Spatial relationship records
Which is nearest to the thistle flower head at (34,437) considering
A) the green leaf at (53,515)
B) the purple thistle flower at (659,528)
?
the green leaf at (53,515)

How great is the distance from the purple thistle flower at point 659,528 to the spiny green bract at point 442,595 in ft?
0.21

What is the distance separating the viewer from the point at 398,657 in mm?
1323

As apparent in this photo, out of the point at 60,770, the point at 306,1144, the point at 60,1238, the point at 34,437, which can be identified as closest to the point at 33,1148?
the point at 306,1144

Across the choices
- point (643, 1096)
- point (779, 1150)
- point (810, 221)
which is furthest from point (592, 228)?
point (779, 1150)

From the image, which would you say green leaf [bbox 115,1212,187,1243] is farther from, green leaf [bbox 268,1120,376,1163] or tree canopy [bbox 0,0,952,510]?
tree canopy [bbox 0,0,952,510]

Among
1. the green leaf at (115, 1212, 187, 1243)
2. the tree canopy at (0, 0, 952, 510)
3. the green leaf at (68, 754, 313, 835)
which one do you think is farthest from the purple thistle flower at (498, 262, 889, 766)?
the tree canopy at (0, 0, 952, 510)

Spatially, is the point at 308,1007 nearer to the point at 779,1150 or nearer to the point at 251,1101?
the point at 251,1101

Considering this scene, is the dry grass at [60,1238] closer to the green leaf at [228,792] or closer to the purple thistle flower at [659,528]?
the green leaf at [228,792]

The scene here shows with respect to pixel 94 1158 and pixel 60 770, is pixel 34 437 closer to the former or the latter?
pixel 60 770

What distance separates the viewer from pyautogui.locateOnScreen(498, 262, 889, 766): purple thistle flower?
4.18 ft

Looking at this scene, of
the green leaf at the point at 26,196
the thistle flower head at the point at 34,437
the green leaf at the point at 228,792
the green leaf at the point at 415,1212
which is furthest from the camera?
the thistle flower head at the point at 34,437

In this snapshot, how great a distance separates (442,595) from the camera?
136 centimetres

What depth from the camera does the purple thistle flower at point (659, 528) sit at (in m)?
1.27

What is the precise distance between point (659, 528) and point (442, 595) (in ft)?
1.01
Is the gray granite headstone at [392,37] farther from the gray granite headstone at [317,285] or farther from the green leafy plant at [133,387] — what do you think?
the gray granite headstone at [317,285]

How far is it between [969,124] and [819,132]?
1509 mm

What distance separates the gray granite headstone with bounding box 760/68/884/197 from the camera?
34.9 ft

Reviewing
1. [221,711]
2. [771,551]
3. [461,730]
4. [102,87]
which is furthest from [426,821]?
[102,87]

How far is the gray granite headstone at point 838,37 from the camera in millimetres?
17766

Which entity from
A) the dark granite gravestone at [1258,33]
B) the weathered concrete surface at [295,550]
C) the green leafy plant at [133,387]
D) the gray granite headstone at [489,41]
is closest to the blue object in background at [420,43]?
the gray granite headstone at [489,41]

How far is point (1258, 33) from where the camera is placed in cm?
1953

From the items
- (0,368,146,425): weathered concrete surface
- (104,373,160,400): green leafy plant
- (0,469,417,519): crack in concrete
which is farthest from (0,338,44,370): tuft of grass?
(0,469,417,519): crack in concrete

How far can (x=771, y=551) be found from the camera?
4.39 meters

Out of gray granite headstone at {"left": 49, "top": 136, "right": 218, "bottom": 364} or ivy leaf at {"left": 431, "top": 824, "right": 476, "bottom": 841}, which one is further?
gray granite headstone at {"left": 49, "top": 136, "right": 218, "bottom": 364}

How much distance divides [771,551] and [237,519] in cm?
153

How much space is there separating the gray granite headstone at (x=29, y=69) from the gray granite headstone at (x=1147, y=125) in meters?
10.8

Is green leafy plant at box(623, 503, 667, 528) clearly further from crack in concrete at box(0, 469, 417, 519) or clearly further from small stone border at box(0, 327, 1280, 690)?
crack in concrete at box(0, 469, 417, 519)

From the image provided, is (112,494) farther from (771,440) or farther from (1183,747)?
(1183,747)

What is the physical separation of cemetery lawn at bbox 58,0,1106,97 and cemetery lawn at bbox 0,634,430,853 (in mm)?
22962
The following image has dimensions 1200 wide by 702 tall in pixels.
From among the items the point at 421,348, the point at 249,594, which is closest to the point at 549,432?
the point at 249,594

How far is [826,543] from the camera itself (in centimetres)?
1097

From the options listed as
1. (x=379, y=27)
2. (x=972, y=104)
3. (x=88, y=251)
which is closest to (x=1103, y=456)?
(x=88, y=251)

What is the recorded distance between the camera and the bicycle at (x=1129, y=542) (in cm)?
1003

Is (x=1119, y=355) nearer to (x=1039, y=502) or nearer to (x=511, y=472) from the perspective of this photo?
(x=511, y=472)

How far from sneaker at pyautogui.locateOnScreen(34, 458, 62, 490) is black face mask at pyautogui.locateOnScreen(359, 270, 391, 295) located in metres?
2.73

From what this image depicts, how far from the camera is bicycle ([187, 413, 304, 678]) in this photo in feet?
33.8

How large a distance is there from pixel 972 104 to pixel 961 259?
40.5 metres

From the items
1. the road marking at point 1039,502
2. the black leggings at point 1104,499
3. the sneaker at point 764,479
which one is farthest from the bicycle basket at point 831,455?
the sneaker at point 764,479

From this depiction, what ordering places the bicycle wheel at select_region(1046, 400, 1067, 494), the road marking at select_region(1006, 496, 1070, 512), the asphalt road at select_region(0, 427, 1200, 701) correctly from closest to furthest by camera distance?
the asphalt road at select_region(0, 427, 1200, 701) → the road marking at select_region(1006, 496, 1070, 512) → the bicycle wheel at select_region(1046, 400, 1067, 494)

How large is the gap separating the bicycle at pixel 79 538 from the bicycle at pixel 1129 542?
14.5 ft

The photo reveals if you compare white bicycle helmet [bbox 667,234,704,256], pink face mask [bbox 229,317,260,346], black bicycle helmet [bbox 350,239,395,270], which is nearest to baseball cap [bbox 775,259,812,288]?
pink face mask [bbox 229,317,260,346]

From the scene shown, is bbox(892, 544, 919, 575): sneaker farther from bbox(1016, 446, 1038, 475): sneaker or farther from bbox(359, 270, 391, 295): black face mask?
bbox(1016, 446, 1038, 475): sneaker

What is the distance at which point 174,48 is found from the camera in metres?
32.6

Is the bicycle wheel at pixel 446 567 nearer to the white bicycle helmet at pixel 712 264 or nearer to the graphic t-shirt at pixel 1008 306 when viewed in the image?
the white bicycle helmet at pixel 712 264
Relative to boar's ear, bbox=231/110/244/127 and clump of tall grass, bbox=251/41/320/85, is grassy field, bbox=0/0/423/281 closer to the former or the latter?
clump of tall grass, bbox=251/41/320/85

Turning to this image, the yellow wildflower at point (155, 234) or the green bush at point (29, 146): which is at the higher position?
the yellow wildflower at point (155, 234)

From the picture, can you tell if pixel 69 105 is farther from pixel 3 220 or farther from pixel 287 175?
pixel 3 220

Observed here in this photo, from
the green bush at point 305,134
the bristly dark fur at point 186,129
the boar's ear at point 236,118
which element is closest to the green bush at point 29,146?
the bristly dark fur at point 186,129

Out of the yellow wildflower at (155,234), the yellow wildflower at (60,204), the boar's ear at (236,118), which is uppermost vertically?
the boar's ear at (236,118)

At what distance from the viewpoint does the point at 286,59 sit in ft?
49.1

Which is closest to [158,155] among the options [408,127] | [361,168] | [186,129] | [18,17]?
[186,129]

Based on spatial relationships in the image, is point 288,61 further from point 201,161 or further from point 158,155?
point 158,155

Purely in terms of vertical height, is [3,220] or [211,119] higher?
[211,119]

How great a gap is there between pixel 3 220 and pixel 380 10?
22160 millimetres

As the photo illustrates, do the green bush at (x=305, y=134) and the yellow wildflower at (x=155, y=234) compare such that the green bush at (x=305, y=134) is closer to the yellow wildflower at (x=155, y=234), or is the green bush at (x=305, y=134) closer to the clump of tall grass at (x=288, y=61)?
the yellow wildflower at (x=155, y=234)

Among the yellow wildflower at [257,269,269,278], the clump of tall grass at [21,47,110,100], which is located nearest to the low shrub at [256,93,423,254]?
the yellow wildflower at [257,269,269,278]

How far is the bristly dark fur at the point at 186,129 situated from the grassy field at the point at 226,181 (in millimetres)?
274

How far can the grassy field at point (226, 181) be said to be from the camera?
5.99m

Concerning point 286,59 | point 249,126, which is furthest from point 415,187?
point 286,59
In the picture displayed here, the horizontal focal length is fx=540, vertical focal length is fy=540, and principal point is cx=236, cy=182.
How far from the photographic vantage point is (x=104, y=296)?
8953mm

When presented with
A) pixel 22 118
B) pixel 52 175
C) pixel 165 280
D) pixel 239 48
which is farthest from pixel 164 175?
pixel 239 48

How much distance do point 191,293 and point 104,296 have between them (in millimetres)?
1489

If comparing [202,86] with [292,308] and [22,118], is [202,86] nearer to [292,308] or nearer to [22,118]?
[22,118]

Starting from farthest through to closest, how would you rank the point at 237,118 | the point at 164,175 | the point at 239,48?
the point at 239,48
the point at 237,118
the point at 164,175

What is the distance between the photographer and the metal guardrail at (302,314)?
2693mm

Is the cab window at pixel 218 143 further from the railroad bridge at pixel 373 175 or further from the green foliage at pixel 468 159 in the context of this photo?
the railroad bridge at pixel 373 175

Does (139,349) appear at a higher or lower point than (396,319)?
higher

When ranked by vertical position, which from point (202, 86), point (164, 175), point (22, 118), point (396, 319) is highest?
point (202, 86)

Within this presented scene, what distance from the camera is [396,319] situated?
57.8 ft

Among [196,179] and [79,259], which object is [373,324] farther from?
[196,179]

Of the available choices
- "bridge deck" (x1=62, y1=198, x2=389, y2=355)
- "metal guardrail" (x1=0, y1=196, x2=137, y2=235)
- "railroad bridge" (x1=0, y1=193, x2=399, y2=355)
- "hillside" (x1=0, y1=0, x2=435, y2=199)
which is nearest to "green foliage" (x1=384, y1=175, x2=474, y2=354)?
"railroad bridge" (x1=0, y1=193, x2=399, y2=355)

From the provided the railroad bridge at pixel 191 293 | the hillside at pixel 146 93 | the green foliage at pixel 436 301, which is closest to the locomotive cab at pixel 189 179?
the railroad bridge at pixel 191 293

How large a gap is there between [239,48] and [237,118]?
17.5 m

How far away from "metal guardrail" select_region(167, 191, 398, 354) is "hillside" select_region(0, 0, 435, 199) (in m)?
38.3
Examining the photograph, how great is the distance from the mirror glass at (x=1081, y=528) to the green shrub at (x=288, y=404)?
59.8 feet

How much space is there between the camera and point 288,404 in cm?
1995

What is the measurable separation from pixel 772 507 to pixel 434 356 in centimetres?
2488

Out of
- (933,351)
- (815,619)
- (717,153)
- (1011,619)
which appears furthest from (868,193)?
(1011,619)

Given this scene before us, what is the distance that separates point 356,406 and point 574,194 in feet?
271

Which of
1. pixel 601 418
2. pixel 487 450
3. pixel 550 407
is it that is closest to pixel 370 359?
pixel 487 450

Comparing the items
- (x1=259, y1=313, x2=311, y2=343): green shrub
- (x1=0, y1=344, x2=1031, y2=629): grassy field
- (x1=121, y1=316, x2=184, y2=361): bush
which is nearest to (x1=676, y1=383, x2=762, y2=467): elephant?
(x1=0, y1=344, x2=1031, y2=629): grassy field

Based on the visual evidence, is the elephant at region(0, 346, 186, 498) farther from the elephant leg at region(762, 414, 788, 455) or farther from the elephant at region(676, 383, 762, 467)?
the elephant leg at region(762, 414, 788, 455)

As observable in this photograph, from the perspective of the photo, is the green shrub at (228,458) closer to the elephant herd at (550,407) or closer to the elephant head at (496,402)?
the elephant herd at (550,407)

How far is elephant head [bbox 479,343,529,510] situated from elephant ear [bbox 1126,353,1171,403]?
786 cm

• SET PROBLEM: Give back the lines of the listing from the one with "Based on the" through the end, both included, exactly as written and with nothing added.

• SOLUTION FOR THIS TASK:
Based on the visual evidence, is the elephant at region(0, 346, 186, 498) farther from the elephant leg at region(762, 414, 788, 455) or farther from the elephant at region(676, 383, 762, 467)?
the elephant leg at region(762, 414, 788, 455)

As observable in this photograph, from the perspective of the photo, is the green shrub at (228,458) closer to the elephant herd at (550,407) or closer to the elephant head at (496,402)?
the elephant herd at (550,407)

How far is elephant head [bbox 479,343,529,510] situated from elephant ear [bbox 1126,353,1171,403]?
786 cm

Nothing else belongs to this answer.